● TEXTO PARA LEER:
┌────────
‘El hoyo’: Cómo ha conseguido convertirse en una de las pocas distopías españolas que funcionan
Quizás lo más interesante de asistir a un festival de cine donde literalmente no has oido hablar de las tres cuartas partes del programa es que es terreno abonado para las sorpresas. Películas a las que los prejuicios, el desconocimiento o las prisas te harían esquivar en circunstancias normales, en un festival pueden convertirse en la revelación de la edición. Este año, han coincidido en Sitges unas cuantas producciones españolas que certifican el buen estado del género en nuestro país.
└────────
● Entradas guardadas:
┌────────
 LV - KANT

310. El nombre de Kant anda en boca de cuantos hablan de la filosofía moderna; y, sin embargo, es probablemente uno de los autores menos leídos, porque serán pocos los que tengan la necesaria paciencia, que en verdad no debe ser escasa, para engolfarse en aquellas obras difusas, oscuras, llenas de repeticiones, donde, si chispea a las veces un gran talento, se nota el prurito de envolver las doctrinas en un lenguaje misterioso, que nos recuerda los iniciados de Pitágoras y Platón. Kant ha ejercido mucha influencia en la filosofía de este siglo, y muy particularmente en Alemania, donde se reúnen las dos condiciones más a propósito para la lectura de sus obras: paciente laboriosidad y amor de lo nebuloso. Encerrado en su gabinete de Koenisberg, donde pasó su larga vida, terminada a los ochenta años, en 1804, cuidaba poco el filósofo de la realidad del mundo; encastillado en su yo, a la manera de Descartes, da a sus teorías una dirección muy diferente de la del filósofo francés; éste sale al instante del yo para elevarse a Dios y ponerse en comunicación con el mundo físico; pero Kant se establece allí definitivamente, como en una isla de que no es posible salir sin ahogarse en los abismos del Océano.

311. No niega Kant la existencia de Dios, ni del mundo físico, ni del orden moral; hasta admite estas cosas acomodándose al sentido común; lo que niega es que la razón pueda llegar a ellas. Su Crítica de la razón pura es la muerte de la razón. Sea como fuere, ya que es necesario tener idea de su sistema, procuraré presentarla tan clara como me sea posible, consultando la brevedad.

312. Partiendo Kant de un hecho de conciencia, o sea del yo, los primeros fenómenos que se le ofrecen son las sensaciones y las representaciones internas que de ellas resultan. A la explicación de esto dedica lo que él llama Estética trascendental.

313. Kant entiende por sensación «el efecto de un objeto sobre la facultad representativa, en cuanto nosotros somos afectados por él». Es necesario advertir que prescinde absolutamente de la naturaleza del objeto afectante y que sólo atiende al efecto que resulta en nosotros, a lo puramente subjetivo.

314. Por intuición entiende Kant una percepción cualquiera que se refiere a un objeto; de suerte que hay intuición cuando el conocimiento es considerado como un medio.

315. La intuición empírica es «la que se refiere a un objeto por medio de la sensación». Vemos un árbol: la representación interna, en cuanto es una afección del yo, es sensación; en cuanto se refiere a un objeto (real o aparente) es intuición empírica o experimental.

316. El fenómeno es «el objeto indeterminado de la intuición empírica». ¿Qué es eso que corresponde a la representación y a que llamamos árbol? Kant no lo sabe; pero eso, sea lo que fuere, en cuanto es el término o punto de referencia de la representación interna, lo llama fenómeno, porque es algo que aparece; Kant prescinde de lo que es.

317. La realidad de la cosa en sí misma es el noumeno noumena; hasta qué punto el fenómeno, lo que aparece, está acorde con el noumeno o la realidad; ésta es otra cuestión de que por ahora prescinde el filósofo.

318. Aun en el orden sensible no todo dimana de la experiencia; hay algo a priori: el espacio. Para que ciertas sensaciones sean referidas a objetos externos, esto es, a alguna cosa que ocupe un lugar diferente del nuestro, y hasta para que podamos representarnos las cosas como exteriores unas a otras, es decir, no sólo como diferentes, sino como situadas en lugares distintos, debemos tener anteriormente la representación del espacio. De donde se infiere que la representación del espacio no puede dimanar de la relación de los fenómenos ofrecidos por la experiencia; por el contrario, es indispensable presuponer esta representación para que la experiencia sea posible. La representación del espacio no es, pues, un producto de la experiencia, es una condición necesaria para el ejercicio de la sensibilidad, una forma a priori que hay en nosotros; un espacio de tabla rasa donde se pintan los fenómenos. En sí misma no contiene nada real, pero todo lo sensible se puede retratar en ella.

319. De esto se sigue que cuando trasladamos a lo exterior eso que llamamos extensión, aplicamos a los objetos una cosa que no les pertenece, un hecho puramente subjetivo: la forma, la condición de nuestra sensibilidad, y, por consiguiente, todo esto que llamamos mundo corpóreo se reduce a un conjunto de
└────────
● TAREA PENDIENTE: Transcribe completo y sin ningún cambio el texto sobre El hoyo. Las líneas no guardan relación alguna con el texto sobre El hoyo.

● SOLUCIÓN PROPUESTA:
‘El hoyo’: Cómo ha conseguido convertirse en una de las pocas distopías españolas que funcionan
Quizás lo más interesante de asistir a un festival de cine donde literalmente no has oido hablar de las tres cuartas partes del programa es que es terreno abonado para las sorpresas. Películas a las que los prejuicios, el desconocimiento o las prisas te harían esquivar en circunstancias normales, en un festival pueden convertirse en la revelación de la edición. Este año, han coincidido en Sitges unas cuantas producciones españolas que certifican el buen estado del género en nuestro país.